Seven Quick Takes is happening at Conversion Diary as it does every week, whether I keep up with it or not. Many thanks to Jen for her constancy and her having a clue.

7 comments:

Susan said...

Don't you live in Fiat? Making this the patronal feast of your pseudonymous blogiverse?

"Living in Fiat" is not a bad metaphor for life, is it? My father grew up in a town called Harmony. When he was at an out-of-town event during high school a stoned hippie asked him where he was from. My dad: "I live in Harmony." The hippie thought for a minute, nodded and said, "Cool, man, I totally get it."

Sally Thomas said...

Heh, yes.

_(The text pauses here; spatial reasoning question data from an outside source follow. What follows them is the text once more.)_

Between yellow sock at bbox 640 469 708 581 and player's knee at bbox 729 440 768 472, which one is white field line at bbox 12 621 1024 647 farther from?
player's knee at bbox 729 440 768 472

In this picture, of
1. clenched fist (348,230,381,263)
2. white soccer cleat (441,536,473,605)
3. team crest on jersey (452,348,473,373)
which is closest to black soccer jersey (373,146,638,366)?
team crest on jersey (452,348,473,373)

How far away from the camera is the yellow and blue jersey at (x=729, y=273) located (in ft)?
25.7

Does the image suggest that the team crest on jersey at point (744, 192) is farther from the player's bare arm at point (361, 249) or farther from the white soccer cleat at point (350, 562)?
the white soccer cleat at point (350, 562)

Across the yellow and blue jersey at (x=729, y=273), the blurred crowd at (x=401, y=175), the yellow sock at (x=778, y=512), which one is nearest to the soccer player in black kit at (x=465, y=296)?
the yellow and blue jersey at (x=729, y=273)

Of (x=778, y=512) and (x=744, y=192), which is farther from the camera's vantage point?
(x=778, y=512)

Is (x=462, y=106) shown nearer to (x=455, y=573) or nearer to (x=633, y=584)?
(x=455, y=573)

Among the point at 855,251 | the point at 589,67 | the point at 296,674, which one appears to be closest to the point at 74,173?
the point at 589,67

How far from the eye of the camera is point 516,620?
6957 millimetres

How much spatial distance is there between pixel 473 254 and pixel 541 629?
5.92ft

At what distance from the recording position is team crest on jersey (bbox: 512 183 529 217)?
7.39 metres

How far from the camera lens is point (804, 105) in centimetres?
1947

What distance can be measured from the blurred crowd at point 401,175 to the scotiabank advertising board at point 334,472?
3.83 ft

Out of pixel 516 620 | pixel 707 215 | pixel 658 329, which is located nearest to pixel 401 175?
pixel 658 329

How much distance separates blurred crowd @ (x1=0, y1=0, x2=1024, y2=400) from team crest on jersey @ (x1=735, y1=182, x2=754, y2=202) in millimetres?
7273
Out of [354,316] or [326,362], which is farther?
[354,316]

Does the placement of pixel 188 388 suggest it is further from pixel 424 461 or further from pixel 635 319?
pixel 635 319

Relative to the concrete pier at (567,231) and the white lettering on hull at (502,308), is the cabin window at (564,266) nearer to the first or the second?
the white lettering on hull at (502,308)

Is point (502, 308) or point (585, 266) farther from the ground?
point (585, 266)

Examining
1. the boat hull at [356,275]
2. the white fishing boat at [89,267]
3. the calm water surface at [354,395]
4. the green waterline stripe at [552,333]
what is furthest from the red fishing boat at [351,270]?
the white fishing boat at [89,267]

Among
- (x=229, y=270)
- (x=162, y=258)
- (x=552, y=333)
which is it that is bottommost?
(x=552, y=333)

And I've thought about my fictional town name that way a lot.

"I totally get it." That's hilarious.

Anonymous said...

How awful especially since this feast is so great that we dispense with the Lenten fast and abstinence to celebrate.

Pentimento said...

Sally, our family practitioner almost didn't sign our medical forms for our adoption of Jude, because our son R. has special needs. I politely informed him that it's not his responsibility to determine the eligibility of our family to have another child, only to determine whether we're medically sound enough for the job. Exclusion is everywhere, and perhaps especially where you least expect it.

Sally Thomas said...

Anon: Well, we did dispense with the fast as best we could. Coffee at breakfast! I had some leftover chicken odds and ends and made a chicken-polenta casserole. And wine was brought home by the person with the running car.

But yes, I would have loved to go to Mass.

Sally Thomas said...

P: That's terrible. I think your experience speaks to a cultural mistrust of parents and parental judgment, and maybe especially of parents with special-needs children. It's as if you, by virtue of having a child with these difficulties, were somehow not quite an adult yourself, capable of making any kind of large decision.

And it's not just our culture; the judge in the adoption case I linked to was Russian. I understand that, after the highly-publicized incident in which the woman put her adopted 7-year-old on a plane back to Russia, officials there are more leery than they used to be about the potential for "failed" adoptions. Still, that child had a home waiting for him and was denied it, which is beyond sad. And that family completely expected to be taking him home -- I can't imagine their devastation right now.

Pentimento said...

Oh, Sally, that is horrible. I haven't read the link -- will do so now. I wrote a blog post about a family trying to adopt a special needs child from Eastern Europe recently -- I will be praying for them.